Document extract
>> start

On 2025-Jul-03, Michael Paquier wrote:

> Yep.  If you do not want this new policy to be forgotten by new paths,
> I'd suggested to standarize that with something like that, close to
> the existing LSN_FORMAT_ARGS():
> #define LSN_FORMAT "%X/%08X"

Well, the reason we didn't use a macro in the format string is that
translatability suffers quite a bit, and it's quite annoying.  You can
still use it in strings that aren't going to be translated -- for
instance in all the xlog *_desc routines, in elog(), errmsg_internal(),
errdetail_internal().  But for translatable messages such as errmsg(),
errdetail, it's going to break.  For example, one particular message in
twophase.c was originally

msgid "could not read two-phase state from WAL at %X/%X"

after this patch, it becomes

msgid "could not read two-phase state from WAL at "

which is obviously broken.  (You can test this by running "make
update-po" and looking at the src/backend/po/*.po.new files.  No idea
hwo to do this under Meson, it doesn't seem documented.)

>> end

Written instruction
List every place where, according to the mailing-list message, a macro can still be used in the format string because the strings there will not be translated. The lines that follow the message are not needed for anything here.

Spatial question lines:
>> start

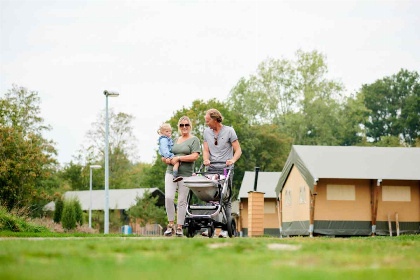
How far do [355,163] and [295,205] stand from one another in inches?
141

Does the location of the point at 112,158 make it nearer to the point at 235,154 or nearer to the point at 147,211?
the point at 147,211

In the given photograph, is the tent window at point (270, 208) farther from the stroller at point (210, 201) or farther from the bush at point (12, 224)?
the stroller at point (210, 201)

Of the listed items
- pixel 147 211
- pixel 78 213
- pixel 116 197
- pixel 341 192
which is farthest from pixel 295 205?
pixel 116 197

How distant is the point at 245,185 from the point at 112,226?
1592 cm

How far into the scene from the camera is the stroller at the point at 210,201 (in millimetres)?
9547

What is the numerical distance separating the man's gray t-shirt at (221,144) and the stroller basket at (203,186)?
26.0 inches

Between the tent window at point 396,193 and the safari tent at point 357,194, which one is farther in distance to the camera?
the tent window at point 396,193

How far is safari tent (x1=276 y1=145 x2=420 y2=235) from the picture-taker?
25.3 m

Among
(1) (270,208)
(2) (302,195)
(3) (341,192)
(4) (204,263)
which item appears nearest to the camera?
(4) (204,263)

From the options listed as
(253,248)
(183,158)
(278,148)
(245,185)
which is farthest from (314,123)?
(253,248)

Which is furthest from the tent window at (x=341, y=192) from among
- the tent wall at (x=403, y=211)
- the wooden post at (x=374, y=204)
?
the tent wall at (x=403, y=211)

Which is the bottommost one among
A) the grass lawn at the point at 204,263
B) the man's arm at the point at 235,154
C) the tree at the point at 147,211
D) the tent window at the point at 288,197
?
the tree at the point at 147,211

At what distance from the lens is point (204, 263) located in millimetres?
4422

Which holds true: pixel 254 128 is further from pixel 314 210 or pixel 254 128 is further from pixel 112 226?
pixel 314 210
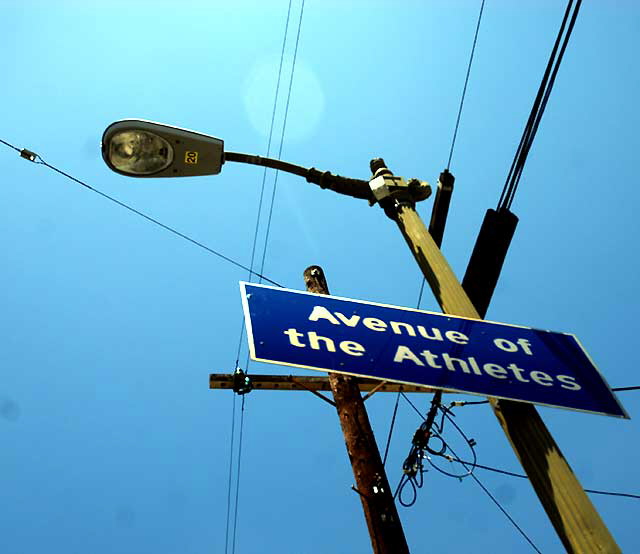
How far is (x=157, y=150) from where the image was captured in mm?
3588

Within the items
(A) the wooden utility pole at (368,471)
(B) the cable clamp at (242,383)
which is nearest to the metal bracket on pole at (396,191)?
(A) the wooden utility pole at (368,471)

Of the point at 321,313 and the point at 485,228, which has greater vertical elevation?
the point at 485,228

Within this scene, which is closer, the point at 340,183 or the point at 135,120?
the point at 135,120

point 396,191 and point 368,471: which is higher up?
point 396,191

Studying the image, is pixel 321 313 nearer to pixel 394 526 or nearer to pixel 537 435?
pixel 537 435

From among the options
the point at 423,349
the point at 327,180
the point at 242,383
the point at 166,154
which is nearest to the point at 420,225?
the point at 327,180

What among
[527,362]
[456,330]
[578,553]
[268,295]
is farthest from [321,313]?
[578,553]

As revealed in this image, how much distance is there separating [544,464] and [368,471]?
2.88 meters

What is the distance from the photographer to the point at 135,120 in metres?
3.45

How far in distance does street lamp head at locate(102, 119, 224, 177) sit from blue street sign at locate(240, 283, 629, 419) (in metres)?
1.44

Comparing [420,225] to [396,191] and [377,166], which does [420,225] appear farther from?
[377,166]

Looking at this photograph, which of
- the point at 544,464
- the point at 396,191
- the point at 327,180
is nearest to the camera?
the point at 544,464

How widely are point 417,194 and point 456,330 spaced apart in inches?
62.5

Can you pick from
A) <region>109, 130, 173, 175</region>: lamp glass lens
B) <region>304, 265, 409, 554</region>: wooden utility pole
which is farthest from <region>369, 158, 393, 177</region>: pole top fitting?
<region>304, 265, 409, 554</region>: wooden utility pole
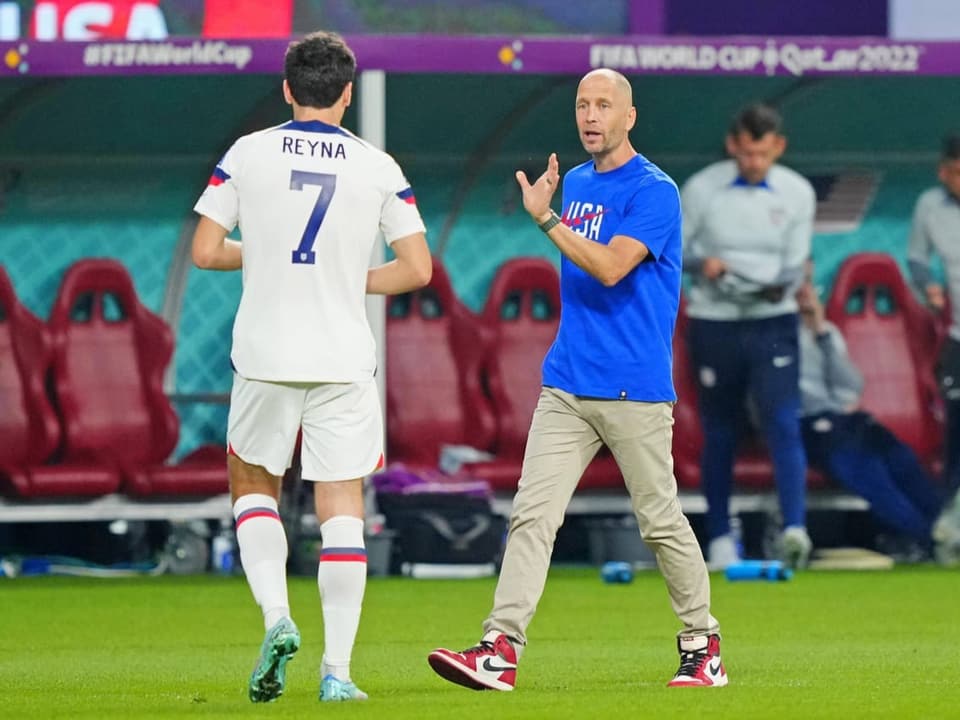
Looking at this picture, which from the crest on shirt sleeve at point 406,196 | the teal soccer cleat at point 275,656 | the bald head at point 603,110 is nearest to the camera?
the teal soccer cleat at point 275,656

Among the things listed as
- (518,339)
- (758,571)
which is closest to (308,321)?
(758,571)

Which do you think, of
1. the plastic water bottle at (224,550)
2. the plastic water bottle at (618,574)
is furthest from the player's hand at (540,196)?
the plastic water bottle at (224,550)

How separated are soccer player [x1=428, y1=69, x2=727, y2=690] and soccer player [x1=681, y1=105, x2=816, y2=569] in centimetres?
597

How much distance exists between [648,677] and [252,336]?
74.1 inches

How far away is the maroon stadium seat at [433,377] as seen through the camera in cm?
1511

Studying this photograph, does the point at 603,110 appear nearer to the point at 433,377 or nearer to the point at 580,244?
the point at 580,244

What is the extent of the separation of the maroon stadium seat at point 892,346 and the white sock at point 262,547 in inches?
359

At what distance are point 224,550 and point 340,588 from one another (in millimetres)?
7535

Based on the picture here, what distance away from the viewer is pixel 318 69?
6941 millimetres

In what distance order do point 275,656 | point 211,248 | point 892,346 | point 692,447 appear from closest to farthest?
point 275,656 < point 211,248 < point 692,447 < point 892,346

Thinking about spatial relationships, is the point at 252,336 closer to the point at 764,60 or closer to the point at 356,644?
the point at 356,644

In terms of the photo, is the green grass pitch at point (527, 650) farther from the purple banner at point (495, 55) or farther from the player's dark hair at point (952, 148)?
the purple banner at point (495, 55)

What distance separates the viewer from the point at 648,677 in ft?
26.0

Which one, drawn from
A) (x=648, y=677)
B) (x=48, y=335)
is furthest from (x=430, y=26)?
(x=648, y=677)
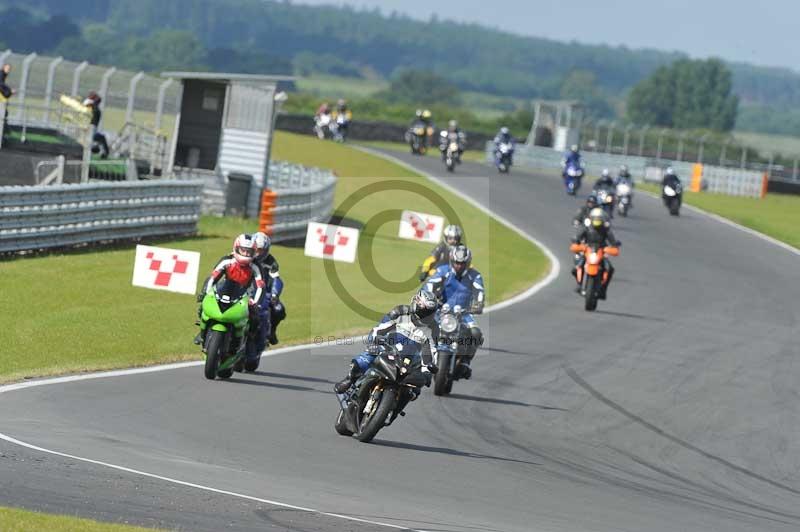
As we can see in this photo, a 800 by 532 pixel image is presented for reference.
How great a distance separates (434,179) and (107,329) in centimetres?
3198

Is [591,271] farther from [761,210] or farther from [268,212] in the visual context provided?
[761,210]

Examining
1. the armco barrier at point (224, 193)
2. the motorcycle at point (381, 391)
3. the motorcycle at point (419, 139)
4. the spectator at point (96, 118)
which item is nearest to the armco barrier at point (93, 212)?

>> end

Output for this exercise
- all the xlog *_desc routines
- elog()
- errmsg_internal()
- errdetail_internal()